§ Aim of the task
Which lines in the records below hold the word "Tanzania"? Copy each of them.
>>
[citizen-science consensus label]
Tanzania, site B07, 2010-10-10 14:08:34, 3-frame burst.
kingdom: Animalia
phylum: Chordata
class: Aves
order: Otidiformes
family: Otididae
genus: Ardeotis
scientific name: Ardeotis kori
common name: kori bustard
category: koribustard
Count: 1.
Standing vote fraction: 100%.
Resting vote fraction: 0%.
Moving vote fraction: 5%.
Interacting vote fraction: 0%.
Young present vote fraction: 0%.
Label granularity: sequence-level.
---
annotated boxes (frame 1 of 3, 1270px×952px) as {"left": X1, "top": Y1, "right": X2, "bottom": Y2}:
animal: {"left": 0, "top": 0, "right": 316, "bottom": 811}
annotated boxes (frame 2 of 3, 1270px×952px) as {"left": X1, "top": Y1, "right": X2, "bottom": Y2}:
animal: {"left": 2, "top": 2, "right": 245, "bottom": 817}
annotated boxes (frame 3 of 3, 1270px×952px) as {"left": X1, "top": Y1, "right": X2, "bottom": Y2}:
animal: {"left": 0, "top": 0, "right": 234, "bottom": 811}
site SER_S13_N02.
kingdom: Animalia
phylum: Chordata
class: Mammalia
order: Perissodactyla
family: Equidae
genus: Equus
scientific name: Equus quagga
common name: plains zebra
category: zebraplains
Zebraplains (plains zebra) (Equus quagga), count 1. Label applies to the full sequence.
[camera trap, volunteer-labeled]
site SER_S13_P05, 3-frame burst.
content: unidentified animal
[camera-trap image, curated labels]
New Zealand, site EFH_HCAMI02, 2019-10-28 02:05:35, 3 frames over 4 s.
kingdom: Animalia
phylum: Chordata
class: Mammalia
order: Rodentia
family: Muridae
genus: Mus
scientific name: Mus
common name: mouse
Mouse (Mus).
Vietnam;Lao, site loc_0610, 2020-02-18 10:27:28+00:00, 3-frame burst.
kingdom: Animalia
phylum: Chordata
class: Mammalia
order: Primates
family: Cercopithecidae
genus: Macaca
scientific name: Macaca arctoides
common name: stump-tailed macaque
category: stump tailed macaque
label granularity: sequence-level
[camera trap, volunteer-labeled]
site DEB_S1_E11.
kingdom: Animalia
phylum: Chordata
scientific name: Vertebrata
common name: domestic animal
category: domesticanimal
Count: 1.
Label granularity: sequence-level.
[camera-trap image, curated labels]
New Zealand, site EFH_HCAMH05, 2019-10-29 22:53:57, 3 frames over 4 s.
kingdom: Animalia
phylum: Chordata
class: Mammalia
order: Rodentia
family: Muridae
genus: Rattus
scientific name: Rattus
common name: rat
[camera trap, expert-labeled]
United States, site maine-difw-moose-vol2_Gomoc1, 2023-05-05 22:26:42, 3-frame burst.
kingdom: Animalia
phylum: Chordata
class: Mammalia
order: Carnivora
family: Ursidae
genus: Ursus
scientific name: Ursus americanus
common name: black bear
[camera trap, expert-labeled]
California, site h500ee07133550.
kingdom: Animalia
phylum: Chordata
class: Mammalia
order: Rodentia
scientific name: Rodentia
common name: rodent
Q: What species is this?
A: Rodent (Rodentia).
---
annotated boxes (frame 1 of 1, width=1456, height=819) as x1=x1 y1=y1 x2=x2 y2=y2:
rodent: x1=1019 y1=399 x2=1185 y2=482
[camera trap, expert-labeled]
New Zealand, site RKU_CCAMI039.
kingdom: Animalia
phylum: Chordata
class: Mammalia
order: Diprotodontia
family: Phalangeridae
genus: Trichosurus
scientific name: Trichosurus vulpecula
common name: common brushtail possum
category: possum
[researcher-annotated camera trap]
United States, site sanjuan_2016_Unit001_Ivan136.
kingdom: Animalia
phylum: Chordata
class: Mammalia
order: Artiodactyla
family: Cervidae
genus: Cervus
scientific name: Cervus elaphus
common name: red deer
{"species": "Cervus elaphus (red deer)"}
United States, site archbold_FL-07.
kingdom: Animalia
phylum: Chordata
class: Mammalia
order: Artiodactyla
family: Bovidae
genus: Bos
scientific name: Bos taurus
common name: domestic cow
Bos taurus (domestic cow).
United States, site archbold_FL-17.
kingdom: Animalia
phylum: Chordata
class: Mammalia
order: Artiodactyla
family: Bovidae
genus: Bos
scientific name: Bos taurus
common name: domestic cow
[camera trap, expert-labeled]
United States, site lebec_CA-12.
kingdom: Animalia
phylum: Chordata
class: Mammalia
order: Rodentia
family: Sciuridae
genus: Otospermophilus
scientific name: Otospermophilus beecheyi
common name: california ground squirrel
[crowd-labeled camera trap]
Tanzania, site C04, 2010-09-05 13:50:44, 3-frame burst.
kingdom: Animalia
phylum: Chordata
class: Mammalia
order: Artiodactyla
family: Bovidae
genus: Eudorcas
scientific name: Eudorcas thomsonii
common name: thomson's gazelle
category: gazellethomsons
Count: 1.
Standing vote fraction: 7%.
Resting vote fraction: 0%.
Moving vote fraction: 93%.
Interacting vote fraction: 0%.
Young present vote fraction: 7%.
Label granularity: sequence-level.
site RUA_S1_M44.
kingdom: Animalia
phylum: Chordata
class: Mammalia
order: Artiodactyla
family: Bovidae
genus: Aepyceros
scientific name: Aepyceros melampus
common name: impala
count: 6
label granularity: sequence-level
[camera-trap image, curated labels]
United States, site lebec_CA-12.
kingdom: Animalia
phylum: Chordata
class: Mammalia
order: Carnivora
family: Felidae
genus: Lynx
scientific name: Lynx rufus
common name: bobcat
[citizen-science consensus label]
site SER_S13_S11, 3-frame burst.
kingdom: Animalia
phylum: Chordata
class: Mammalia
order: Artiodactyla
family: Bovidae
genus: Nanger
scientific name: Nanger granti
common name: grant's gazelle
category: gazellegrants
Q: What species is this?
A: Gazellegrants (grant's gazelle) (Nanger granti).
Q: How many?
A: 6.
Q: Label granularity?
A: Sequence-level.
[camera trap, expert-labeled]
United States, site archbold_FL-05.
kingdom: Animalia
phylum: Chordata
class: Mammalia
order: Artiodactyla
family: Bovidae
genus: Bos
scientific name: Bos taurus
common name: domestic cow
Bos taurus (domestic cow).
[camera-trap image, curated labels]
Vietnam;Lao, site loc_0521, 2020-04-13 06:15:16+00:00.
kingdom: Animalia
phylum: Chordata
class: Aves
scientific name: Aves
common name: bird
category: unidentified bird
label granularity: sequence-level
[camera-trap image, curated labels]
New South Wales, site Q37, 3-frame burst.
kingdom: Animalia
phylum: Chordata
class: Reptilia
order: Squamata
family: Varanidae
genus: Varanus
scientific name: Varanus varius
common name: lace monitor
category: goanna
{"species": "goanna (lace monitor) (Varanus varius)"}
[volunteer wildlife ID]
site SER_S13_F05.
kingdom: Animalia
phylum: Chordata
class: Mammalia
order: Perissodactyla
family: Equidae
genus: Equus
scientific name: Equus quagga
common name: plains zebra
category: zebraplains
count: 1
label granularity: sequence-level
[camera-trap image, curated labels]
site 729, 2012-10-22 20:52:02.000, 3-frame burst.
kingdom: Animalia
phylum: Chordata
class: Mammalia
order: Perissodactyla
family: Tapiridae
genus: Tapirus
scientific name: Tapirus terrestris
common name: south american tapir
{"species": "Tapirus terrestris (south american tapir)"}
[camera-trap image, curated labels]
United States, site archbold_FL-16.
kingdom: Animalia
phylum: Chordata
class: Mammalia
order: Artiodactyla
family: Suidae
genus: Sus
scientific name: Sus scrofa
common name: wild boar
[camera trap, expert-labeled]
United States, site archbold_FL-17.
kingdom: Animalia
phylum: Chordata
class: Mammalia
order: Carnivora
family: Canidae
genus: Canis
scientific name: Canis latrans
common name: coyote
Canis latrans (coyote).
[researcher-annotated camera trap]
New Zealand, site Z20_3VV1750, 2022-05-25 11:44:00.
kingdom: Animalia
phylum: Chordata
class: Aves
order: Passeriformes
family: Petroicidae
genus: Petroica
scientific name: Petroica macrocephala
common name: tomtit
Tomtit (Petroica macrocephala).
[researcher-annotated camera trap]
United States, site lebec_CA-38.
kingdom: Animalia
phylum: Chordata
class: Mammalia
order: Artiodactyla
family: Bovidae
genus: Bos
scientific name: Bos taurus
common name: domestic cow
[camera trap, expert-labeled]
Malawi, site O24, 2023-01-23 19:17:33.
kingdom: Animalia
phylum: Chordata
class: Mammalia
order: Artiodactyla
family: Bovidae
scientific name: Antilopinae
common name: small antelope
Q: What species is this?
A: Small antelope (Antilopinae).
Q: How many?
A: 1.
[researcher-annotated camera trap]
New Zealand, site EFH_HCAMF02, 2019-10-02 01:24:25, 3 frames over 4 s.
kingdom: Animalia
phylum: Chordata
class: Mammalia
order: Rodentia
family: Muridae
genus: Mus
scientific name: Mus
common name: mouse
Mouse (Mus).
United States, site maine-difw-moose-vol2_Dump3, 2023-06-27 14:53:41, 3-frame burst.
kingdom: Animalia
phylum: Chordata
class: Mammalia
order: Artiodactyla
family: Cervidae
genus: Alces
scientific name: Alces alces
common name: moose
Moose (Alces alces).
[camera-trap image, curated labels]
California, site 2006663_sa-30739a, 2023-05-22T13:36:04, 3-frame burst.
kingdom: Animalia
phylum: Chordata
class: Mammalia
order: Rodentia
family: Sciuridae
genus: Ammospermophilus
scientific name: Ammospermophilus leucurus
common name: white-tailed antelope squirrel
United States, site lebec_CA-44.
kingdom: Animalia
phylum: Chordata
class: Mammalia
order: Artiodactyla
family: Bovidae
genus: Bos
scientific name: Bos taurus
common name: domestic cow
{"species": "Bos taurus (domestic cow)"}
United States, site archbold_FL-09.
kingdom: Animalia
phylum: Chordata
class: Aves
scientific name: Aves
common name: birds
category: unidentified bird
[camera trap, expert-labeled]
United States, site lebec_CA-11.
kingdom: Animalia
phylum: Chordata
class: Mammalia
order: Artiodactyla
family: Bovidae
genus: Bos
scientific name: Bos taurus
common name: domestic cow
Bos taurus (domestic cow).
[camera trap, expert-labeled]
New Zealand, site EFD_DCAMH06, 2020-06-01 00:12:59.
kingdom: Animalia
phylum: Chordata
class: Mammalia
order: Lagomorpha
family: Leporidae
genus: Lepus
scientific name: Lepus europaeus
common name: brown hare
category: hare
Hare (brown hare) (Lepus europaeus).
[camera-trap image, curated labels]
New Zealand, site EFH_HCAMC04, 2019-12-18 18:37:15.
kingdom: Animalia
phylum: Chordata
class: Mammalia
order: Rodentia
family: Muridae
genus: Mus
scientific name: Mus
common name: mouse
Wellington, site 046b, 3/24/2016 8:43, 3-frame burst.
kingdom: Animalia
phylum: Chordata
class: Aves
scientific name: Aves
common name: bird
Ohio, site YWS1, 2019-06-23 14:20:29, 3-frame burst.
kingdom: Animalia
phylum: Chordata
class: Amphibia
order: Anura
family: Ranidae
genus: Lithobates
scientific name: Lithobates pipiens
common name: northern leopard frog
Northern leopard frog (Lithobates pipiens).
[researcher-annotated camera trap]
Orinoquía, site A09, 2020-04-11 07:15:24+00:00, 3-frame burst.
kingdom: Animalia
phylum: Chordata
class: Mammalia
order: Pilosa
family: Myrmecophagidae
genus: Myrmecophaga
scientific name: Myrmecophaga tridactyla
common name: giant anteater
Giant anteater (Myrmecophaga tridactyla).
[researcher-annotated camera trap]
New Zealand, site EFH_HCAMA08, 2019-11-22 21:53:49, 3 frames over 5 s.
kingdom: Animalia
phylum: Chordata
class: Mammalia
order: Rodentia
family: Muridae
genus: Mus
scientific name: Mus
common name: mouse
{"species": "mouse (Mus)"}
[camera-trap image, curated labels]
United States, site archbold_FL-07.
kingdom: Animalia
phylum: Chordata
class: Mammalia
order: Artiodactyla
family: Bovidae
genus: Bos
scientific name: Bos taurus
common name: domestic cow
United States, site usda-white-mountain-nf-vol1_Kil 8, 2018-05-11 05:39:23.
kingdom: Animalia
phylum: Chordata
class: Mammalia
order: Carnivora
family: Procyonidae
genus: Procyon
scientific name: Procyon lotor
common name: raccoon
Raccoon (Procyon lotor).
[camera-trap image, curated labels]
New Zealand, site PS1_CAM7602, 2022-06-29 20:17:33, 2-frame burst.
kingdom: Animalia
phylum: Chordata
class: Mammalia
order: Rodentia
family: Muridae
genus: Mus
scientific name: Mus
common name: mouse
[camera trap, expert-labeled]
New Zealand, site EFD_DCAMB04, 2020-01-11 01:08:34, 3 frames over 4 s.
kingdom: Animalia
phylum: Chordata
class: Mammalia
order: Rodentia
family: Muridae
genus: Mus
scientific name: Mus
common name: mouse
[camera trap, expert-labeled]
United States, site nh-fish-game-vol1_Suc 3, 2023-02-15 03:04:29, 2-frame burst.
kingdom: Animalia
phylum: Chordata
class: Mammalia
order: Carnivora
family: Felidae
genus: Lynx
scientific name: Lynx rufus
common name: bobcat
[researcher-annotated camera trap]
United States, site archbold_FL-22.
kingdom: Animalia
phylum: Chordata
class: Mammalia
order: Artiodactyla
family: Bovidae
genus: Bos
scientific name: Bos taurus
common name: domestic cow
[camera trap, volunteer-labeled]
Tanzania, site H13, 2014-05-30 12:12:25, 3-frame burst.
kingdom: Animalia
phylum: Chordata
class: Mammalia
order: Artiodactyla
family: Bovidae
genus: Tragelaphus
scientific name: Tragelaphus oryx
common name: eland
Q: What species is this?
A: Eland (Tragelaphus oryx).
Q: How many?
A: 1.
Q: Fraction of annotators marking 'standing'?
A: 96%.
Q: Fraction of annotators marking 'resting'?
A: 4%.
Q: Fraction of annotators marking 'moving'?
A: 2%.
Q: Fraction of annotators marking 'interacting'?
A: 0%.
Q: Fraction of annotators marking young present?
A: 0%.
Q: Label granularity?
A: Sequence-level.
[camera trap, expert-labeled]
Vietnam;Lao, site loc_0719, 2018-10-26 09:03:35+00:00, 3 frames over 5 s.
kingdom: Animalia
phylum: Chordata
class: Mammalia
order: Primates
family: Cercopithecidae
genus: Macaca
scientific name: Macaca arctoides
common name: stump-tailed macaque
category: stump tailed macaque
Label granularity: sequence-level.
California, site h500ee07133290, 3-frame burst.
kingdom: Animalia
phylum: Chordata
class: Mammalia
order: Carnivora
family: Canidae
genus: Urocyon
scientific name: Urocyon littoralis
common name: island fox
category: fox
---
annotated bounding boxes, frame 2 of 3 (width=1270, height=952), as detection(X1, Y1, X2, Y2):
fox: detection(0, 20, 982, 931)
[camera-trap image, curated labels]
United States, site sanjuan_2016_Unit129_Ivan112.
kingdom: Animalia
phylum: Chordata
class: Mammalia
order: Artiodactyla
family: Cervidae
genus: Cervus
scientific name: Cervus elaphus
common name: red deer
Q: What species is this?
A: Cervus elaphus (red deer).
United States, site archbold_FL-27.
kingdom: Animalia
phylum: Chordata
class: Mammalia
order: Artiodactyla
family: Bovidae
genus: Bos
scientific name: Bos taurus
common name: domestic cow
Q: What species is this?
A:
<<
§ Response area
Tanzania, site B07, 2010-10-10 14:08:34, 3-frame burst.
Tanzania, site C04, 2010-09-05 13:50:44, 3-frame burst.
Tanzania, site H13, 2014-05-30 12:12:25, 3-frame burst.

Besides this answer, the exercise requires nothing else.